Either will work! For stovetop, just thaw and simmer on the stove for about 30-45 minutes and you should be good!
Hi Lindsey!!
First of all, thanks a lot for sharing your amazing recipes! I’m from Spain and came across your blog a year ago… Honestly, your talent is exceptional… the flavors you present are out of this world. In a word, you are a STAR!! I’m gonna cook this dish tonight, but I have a question: the chili powder you use in your recipes is chili powder with a blend of other spices or just plain chili powder?
Thanks very much again, Lindsey!!
Just plain chili powder!
My family loved the chickpea bowls! They each had seconds! Super easy, quick, and CHEAP!
What are the key principles or values that Pinch of Yum follows when developing and sharing recipes with its community?
This was just ok to me. Wanted to like it more, but wasn’t tempted to eat the leftovers.
We’ve made this a bunch of times and it’s a favorite for sure. Following the recipe exactly makes a great dish. Do that and be super happy.
After making this a ton of times we have settled upon a couple of modifications. Add tomato paste and a bit of sugar to smooth the tomato/cumin/chili powder edges.

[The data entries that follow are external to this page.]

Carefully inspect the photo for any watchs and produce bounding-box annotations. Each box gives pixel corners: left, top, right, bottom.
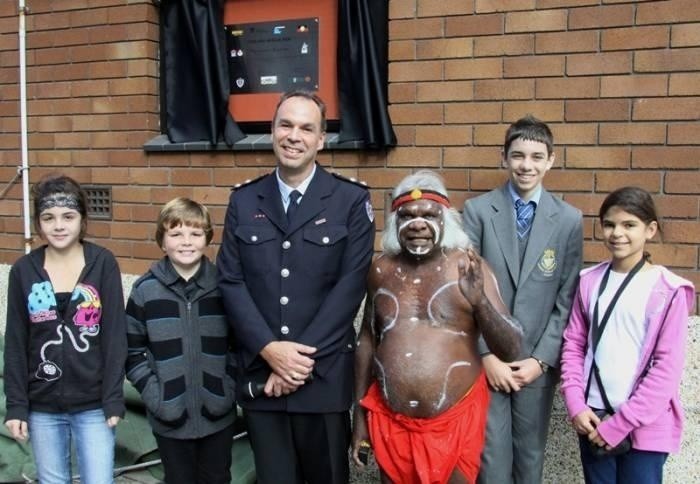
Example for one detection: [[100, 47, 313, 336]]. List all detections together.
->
[[533, 356, 549, 374]]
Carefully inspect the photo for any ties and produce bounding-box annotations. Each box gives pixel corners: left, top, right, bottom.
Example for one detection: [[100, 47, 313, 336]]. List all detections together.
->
[[517, 201, 534, 264], [287, 190, 302, 226]]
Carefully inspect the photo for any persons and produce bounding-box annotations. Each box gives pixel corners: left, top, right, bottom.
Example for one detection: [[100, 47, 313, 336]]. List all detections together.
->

We also add a cup or more of water and cook the dish covered, which makes an incredible sauce–just preference on that though.
Surprisingly spicy and so so good! Used hot chili powder, chives, cilantro, and quinoa; added nonfat plain Greek yogurt; and omitted pita. This will go in our regular rotation!
Meant to rate this five stars!
I was gifted a frozen batch of this and it sounds amazing, but I don’t have an instant pot! Will it still work to simply thaw it out and cook it all on the stove together, despite not adding the ingredients in order?
Hi! In the freezer version of this it lists instructions for the instant pot but not for the crockpot. Would that not work with this dish? I have yet to jump on the instapot bandwagon!
Hi, Lauren! This recipe wasn’t tested as a freezer meal in the slow cooker, and we’re not sure it would work super well. The chickpeas might get too mushy.
This recipe was delicious! Full of flavor and easy to make. My entire family (including 3 young kids) all loved it.
Hi, just wondering how many each serve is in grams?
Hi, Kathy! Unfortunately we don’t know the serving size in grams. Sorry!
Delicious! Just made this for dinner tonight & it turned out phenomenal. I must say that the cucumber & the dollop of coconut yogurt really complimented the dish nicely. Thank you for another fabulous vegan dinner! Xoxo.
Definitely heavily spiced, but well offset by the cucumber and fresh herbs (for kids, I would cut back on the quantities of spices a tad). Love how fast and easy this was!
Will be making this again! Delicious !
Since I was just making this for me I cut the recipe in half. It was so quick and easy and very delicious. Funny story the grocery store had mixed up the labels for local cucumber and bitter melon so that was a horrible surprise. I do not recommend eating raw bitter melon (especially when you don’t scoop out the middle). I should have stuck to my instincts when I was looking at the produce. lesson learned. I will make this again.
I made this as a freezer meal
I do not have an instant pot
What are your suggestions for crock pot?
I just made this for dinner and am eating it as I type. Wow!! It is delicious and tastes so fresh and healthy. I subbed the chili powder for Sambal Oelek (chili paste) because I didn’t have any. And it’s fantastic and has the perfect amount of kick. This recipe is amazing! 10/10
So good!
How long if using a slow cooker instead of an instant pot?
We’d suggest 2 hours on high or around 4 hours on low.